# [Provided passage]
________
Justin F. Kimball High School is a public secondary school in the Oak Cliff area of Dallas, Texas, United States. It enrolls students in grades 9–12, and is a part of the Dallas Independent School District. The school is named in honor of Justin Ford Kimball, a prominent citizen of Dallas, Texas, former school superintendent, and founder of a predecessor of the Blue Cross and Blue Shield Association. In 2015, the school was rated "Met Standard" by the Texas Education Agency.

It serves a section of Cockrell Hill.

History
Kimball opened its doors in 1958, graduating its first class in 1960 with 165 students. Dr. W.P. Durrett served as the founding principal of the school. His tenure of 16 years ran from 1958 until his retirement in 1974, and was longer than that of any subsequent principal. Through his inspiring and dynamic leadership, the student body established the traditions and values of the school. An annual scholarship award in his name is granted each year by the Kimball Alumni Association to two outstanding students who demonstrate academic and leadership success.
________
Please answer these questions using the Kimball High School text.
(a) Which school district is the school part of?
(b) In what year did the school graduate its first class?
(c) Which group grants the annual scholarship award in Dr. W.P. Durrett's name?

# [Dataset records]
________
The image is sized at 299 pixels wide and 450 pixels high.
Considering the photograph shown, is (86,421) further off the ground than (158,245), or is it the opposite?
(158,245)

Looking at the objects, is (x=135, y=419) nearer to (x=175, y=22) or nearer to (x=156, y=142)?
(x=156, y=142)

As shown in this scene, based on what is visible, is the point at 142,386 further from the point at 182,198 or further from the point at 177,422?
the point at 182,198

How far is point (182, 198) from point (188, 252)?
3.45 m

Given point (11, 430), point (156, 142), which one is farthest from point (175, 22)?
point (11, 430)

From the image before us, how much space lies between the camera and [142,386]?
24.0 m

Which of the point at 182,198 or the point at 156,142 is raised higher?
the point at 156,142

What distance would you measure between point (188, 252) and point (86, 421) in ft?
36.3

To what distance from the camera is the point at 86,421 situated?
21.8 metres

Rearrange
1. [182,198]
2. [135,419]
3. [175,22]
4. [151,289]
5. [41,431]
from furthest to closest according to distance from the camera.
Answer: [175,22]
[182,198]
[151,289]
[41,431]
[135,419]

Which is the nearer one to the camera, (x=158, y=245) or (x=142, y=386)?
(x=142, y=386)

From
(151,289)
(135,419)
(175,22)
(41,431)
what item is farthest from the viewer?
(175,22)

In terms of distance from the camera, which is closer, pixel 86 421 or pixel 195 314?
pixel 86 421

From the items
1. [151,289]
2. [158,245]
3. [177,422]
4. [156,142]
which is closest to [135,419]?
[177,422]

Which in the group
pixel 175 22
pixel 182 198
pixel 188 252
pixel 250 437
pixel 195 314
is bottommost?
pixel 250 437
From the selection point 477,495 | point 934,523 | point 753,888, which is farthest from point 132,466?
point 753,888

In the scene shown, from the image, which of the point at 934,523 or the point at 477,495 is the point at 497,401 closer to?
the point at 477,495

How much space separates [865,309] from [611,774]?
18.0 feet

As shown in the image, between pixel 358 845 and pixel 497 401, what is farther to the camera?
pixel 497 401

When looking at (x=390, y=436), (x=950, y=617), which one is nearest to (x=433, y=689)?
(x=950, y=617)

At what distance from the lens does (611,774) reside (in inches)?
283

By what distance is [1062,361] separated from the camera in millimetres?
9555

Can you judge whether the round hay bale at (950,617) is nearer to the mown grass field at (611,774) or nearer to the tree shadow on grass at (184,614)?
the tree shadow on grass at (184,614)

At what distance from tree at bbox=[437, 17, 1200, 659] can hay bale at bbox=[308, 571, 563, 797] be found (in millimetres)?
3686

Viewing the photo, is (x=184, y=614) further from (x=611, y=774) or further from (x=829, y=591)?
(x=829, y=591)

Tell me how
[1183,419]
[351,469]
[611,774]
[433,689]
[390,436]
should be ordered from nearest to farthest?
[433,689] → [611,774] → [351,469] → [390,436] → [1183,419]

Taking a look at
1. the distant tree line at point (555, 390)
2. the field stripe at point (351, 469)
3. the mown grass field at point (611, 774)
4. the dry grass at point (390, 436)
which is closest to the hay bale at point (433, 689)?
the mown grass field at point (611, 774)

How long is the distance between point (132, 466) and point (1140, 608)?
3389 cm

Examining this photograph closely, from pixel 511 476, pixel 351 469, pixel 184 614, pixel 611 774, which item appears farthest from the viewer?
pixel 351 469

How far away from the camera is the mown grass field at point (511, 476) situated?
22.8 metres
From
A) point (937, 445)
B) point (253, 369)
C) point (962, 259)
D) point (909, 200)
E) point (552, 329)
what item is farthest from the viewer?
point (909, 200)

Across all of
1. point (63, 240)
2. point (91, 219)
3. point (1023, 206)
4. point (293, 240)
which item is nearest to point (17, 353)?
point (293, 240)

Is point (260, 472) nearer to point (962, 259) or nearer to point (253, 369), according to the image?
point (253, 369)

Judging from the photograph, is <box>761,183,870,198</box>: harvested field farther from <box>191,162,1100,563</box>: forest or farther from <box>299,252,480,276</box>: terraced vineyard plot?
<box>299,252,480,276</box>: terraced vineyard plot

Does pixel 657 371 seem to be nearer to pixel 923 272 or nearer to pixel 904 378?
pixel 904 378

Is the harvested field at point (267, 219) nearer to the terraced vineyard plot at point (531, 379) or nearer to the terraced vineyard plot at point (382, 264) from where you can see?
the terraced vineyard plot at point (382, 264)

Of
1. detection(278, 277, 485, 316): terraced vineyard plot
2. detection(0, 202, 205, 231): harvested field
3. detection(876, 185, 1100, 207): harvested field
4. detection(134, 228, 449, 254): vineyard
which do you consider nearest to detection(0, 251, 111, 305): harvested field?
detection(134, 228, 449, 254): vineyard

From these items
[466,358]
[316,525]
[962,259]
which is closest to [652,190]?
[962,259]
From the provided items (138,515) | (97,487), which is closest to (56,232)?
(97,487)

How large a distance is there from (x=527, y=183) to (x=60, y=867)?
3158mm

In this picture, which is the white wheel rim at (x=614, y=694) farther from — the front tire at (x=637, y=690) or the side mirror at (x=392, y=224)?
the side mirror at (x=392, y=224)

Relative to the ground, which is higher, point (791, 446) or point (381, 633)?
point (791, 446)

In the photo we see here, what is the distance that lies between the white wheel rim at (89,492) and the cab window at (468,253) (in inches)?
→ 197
________
# [Answer to this problem]
(a) The Dallas Independent School District
(b) 1960
(c) The Kimball Alumni Association